Anche a livello visivo, le mascotte paralimpiche si stanno evolvendo per dare sempre più spazio al movimento. La prima mascotte che ha riprodotto un paratleta è stata Petra, creata per i Giochi Paralimpici di Barcellona 1992. La rappresentazione era simbolica ed è toccato aspettare Parigi 2024 per dare forma in modo esplicito a un paratleta. Con i Giochi di Milano Cortina 2026 viene ripreso questo concetto. Milo, il fratello di Tina, è raffigurato senza una zampa ed è la coda a fare da protesi. La fratellanza, nella simbologia tra giochi olimpici e paralimpici non è da sempre stata scontata. Infatti, il primo logo del Comitato Internazionale Paralimpico (ICP), esposto a Seul 1988, presentava cinque simboli disposti in modo simile ai cinque cerchi olimpici. Nel 1994 il logo subisce la prima modifica e viene ridotto a tre simboli, per differenziarlo maggiormente dal logo olimpico e per renderne il design più riconoscibile. Infine, a partire dai Giochi Paralimpici di Atene 2004, viene introdotto il nuovo logo con tre Agitos (dal latino agito, "mettere in movimento"). Nel tempo ha subito qualche rifinitura, ma si può dire che anche graficamente e a livello internazionale il movimento paralimpico abbia trovato la sua autonomia.

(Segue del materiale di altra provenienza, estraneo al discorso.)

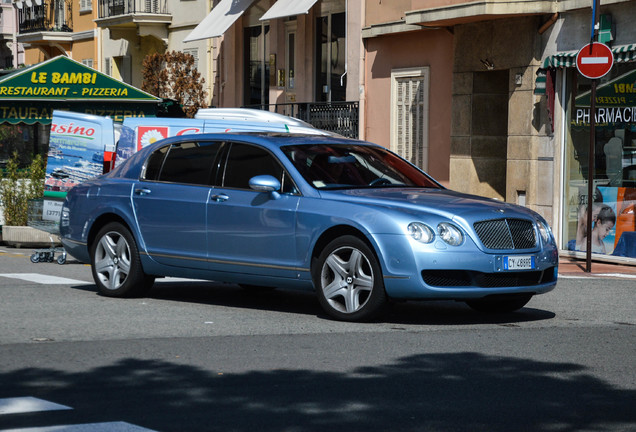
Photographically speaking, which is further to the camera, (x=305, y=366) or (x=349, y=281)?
(x=349, y=281)

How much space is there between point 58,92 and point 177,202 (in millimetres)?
11919

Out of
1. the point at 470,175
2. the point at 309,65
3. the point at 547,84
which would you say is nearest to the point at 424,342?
the point at 547,84

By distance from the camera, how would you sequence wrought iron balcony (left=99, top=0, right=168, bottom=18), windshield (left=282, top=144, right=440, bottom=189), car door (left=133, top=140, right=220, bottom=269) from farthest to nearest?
wrought iron balcony (left=99, top=0, right=168, bottom=18), car door (left=133, top=140, right=220, bottom=269), windshield (left=282, top=144, right=440, bottom=189)

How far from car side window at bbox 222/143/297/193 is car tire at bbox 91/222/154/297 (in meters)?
1.30

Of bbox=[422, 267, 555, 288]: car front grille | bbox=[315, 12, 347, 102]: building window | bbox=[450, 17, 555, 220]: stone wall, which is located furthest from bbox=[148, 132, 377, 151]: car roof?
bbox=[315, 12, 347, 102]: building window

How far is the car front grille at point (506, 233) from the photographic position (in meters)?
9.73

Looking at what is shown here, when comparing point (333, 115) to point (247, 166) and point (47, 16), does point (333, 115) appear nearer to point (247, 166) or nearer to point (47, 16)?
point (247, 166)

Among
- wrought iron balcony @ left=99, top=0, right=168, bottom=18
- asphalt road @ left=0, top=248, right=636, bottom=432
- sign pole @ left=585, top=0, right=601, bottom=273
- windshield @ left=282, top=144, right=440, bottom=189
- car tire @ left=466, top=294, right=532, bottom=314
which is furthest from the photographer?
wrought iron balcony @ left=99, top=0, right=168, bottom=18

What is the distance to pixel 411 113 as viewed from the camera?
79.7 ft

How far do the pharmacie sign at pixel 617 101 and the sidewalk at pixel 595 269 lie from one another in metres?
2.09

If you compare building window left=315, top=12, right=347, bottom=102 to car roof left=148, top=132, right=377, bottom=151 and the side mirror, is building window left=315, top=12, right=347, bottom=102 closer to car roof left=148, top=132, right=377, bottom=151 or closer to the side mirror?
car roof left=148, top=132, right=377, bottom=151

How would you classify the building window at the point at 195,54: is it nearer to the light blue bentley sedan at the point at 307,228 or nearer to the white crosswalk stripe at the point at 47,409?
the light blue bentley sedan at the point at 307,228

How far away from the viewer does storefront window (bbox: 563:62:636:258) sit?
18.1 metres

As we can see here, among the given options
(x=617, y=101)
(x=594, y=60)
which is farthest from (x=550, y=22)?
(x=594, y=60)
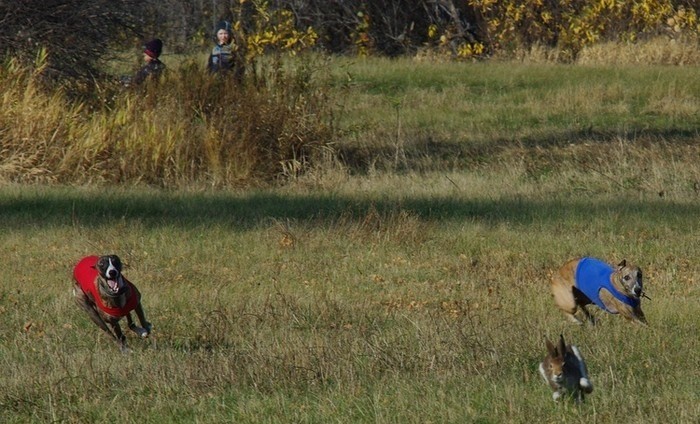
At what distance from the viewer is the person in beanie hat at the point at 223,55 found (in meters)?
19.2

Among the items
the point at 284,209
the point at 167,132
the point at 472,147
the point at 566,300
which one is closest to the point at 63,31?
the point at 167,132

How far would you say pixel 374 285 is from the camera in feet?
35.3

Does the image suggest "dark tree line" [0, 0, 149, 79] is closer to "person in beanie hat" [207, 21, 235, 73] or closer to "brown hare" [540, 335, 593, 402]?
"person in beanie hat" [207, 21, 235, 73]

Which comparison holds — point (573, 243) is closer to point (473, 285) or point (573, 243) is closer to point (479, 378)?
point (473, 285)

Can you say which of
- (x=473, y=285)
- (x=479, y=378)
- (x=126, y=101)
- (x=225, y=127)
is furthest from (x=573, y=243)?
(x=126, y=101)

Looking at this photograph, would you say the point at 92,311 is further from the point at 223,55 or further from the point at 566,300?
the point at 223,55

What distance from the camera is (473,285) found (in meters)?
10.6

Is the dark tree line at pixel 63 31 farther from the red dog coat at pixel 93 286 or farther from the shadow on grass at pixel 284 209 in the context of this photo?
the red dog coat at pixel 93 286

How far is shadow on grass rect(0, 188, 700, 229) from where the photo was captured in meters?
13.6

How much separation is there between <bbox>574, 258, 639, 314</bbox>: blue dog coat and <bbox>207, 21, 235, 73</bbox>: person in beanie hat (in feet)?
35.8

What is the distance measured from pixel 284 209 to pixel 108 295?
246 inches

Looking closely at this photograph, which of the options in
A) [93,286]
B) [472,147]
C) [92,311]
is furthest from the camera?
[472,147]

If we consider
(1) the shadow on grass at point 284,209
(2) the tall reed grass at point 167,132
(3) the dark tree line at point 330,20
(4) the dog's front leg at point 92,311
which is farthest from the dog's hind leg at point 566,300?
(3) the dark tree line at point 330,20

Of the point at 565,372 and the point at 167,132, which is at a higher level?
the point at 565,372
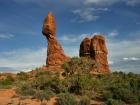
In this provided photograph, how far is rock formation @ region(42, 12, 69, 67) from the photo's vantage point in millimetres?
57812

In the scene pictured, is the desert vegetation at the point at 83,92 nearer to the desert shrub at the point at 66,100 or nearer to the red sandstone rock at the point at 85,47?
the desert shrub at the point at 66,100

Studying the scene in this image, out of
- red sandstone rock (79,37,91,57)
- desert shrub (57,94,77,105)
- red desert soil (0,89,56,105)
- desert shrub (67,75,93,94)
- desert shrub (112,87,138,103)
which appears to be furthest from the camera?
red sandstone rock (79,37,91,57)

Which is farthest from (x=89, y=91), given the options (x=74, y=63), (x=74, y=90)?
(x=74, y=63)

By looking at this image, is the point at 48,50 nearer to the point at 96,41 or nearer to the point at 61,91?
the point at 96,41

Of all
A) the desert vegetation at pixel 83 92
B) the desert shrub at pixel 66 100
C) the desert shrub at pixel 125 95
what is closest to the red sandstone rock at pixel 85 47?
the desert vegetation at pixel 83 92

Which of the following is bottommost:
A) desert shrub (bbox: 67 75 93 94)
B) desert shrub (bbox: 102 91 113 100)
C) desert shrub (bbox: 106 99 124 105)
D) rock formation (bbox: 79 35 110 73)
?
desert shrub (bbox: 106 99 124 105)

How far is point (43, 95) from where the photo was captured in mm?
22672

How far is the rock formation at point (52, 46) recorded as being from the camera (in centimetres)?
5781

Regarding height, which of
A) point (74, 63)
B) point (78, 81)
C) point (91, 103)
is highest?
point (74, 63)

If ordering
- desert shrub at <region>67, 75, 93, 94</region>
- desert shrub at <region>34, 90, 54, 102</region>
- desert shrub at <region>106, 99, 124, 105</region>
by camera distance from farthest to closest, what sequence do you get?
1. desert shrub at <region>67, 75, 93, 94</region>
2. desert shrub at <region>34, 90, 54, 102</region>
3. desert shrub at <region>106, 99, 124, 105</region>

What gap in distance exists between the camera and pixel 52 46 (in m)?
58.8

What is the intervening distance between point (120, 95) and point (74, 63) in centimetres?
2149

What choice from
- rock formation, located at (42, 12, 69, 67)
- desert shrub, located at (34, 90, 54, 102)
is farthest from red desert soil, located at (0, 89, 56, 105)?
rock formation, located at (42, 12, 69, 67)

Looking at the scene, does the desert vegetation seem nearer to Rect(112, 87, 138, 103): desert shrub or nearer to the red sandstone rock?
Rect(112, 87, 138, 103): desert shrub
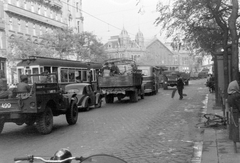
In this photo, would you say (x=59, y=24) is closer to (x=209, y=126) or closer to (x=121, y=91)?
(x=121, y=91)

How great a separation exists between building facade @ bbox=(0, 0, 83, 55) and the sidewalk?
29.9m

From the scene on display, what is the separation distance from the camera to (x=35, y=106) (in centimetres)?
847

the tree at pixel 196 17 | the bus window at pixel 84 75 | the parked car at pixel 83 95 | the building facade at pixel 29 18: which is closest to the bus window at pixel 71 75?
the bus window at pixel 84 75

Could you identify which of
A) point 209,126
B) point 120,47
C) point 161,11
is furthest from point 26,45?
point 120,47

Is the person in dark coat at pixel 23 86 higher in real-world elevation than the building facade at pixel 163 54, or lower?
lower

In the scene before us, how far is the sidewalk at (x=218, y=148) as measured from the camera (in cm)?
595

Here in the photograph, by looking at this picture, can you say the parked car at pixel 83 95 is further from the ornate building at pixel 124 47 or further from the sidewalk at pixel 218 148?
the ornate building at pixel 124 47

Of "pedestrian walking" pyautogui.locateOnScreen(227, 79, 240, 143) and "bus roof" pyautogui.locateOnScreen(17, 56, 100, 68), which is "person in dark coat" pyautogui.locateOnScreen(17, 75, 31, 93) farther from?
"bus roof" pyautogui.locateOnScreen(17, 56, 100, 68)

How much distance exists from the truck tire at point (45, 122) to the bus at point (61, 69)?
26.9 feet

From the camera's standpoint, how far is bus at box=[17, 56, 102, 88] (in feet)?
66.0

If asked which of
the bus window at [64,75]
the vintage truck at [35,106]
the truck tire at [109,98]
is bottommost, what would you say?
the truck tire at [109,98]

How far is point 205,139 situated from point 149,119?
13.5 ft

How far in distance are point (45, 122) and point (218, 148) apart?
5.08 meters

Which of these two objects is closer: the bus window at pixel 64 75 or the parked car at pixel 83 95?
the parked car at pixel 83 95
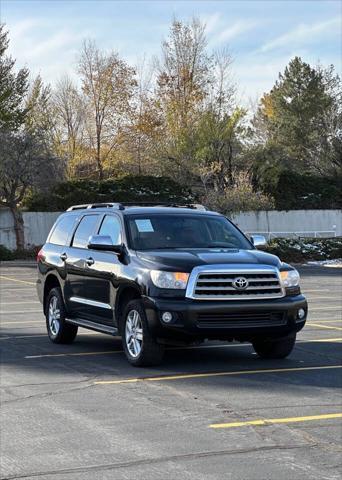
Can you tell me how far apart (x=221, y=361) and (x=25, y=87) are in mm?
37836

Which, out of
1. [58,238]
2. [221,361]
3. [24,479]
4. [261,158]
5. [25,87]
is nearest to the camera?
[24,479]

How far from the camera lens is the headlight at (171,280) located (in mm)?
9195

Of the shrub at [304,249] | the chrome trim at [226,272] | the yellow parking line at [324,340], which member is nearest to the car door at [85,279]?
the chrome trim at [226,272]

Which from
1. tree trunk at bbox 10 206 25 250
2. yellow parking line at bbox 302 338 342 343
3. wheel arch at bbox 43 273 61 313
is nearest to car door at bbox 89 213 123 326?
wheel arch at bbox 43 273 61 313

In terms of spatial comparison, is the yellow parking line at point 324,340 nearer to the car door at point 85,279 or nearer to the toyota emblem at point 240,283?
the toyota emblem at point 240,283

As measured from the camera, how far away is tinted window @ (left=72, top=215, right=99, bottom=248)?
37.1 ft

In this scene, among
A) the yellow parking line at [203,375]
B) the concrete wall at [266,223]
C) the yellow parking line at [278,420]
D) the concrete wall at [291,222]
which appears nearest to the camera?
the yellow parking line at [278,420]

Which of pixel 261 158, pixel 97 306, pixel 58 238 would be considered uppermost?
pixel 261 158

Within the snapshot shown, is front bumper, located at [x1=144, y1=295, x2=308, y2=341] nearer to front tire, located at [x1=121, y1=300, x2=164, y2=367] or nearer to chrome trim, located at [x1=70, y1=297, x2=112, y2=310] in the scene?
front tire, located at [x1=121, y1=300, x2=164, y2=367]

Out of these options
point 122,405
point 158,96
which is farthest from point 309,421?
point 158,96

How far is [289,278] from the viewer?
31.8 ft

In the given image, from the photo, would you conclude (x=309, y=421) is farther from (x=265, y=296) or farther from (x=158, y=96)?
(x=158, y=96)

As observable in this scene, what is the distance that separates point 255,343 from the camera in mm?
10367

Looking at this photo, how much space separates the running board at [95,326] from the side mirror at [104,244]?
1.02 metres
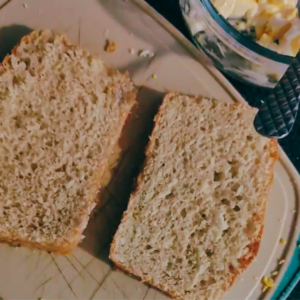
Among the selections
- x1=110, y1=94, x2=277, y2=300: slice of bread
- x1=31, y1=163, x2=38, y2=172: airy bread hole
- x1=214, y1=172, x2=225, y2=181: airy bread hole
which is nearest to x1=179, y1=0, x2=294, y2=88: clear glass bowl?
x1=110, y1=94, x2=277, y2=300: slice of bread

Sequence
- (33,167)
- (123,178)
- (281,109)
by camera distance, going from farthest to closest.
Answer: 1. (123,178)
2. (33,167)
3. (281,109)

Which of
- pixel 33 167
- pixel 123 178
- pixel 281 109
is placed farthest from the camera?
pixel 123 178

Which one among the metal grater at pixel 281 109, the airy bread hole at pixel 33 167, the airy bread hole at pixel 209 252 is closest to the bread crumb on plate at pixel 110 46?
the airy bread hole at pixel 33 167

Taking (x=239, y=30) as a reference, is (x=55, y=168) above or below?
below

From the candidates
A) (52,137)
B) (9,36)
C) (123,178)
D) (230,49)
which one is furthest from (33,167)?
(230,49)

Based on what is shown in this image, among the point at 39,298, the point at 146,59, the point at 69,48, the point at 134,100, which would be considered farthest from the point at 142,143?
the point at 39,298

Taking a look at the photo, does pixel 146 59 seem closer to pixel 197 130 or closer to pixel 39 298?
pixel 197 130

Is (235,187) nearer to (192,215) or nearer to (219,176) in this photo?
(219,176)
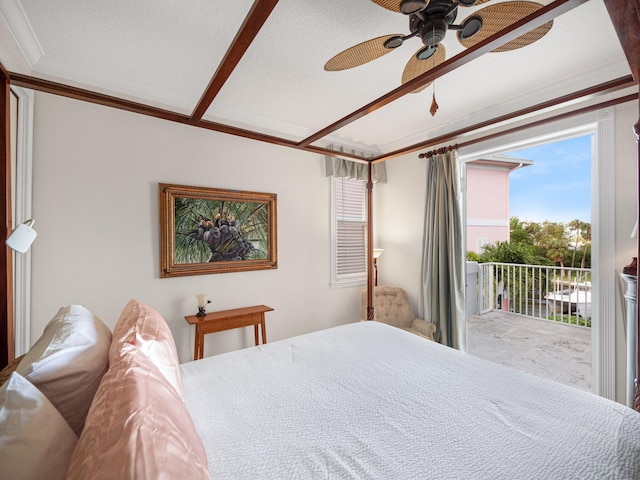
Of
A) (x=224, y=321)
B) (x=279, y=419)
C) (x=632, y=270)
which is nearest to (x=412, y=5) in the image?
(x=279, y=419)

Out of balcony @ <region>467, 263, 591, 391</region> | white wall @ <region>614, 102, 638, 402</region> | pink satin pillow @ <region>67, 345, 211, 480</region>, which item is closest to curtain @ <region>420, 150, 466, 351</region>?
balcony @ <region>467, 263, 591, 391</region>

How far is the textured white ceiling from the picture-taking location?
5.22 feet

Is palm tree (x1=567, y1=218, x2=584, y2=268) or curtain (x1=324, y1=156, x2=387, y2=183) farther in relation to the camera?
palm tree (x1=567, y1=218, x2=584, y2=268)

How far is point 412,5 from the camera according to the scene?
1187mm

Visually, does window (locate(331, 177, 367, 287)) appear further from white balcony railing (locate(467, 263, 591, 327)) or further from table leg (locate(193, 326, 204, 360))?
white balcony railing (locate(467, 263, 591, 327))

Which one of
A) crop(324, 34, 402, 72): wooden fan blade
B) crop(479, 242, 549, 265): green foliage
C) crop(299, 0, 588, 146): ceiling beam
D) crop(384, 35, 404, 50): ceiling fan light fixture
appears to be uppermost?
crop(324, 34, 402, 72): wooden fan blade

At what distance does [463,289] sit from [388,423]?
2239 mm

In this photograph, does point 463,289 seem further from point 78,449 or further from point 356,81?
point 78,449

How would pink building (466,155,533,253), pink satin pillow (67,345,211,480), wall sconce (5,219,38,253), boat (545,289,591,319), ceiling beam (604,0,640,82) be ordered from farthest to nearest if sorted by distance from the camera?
1. pink building (466,155,533,253)
2. boat (545,289,591,319)
3. wall sconce (5,219,38,253)
4. ceiling beam (604,0,640,82)
5. pink satin pillow (67,345,211,480)

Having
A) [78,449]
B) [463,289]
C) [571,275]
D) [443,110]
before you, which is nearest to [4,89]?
[78,449]

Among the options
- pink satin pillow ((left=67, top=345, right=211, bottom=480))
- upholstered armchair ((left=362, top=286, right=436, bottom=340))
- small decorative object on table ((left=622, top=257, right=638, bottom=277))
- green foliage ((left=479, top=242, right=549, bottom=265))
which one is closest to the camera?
pink satin pillow ((left=67, top=345, right=211, bottom=480))

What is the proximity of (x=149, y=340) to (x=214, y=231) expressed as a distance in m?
1.75

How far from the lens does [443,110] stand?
283 cm

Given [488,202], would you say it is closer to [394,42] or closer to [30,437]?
[394,42]
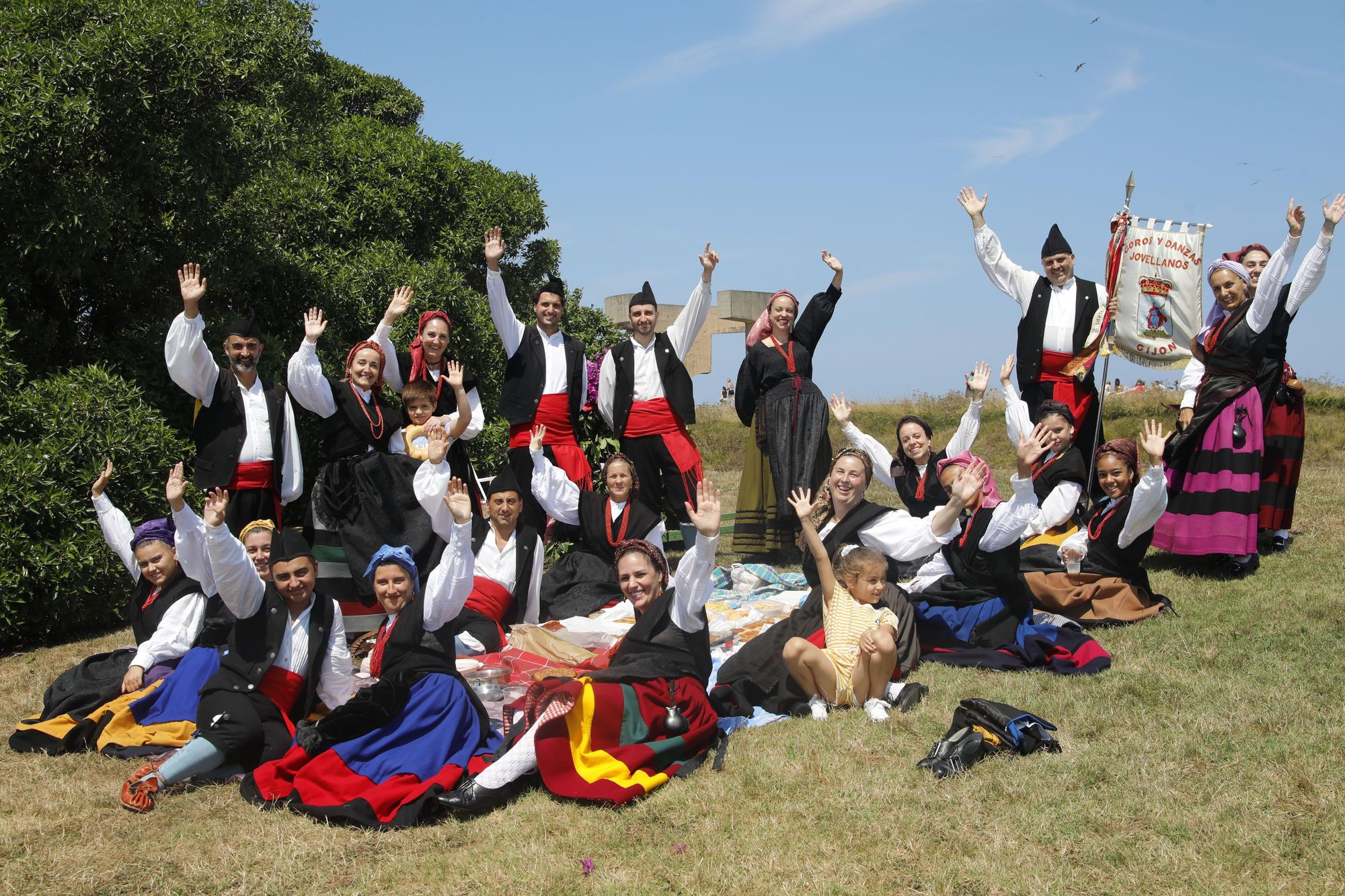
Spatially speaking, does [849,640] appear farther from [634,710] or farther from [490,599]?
[490,599]

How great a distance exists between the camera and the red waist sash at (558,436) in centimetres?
698

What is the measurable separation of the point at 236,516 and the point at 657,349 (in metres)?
2.86

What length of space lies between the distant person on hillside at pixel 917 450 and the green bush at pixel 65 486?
397 cm

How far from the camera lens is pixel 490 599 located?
5.86 metres

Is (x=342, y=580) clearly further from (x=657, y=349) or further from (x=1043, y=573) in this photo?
(x=1043, y=573)

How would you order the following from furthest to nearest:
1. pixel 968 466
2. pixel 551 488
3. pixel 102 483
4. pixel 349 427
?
pixel 551 488 < pixel 349 427 < pixel 968 466 < pixel 102 483

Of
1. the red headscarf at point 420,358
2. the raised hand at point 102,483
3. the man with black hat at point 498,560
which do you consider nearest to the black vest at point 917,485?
the man with black hat at point 498,560

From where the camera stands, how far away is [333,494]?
6273mm

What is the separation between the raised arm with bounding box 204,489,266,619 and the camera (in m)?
4.12

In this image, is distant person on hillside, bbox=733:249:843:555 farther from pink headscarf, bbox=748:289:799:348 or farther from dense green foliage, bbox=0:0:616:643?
dense green foliage, bbox=0:0:616:643

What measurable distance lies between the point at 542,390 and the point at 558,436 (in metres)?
0.32

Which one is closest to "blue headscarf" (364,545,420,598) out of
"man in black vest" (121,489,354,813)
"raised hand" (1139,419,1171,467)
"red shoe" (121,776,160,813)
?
"man in black vest" (121,489,354,813)

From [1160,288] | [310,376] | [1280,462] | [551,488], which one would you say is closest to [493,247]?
[310,376]

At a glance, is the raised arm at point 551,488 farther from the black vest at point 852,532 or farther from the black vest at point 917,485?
the black vest at point 917,485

I Giochi Paralimpici, oggi, sono il terzo più grande evento sportivo al mondo in termini di vendita di biglietti, dietro solo a Olimpiadi e Coppa del Mondo FIFA. In ottica di Milano Cortina 2026 ci si augura che questo dato possa resistere, ma non lo si può che ritenere una semplice illusione. La differenza è ben visibile se guardiamo ai prezzi e alla disponibilità dei biglietti stessi. Il percorso per dare visibilità agli eventi paralimpici è ancora lungo, ma se ci si guarda indietro il sentiero è ben tracciato.
I risultati di Maribor testimoniano che gli atleti continuano a rispondere presente a ogni appello. E ci si augura di poter presto dire altrettanto del pubblico e della comunicazione sportiva, senza avere la sensazione di sentirsi come in una favola.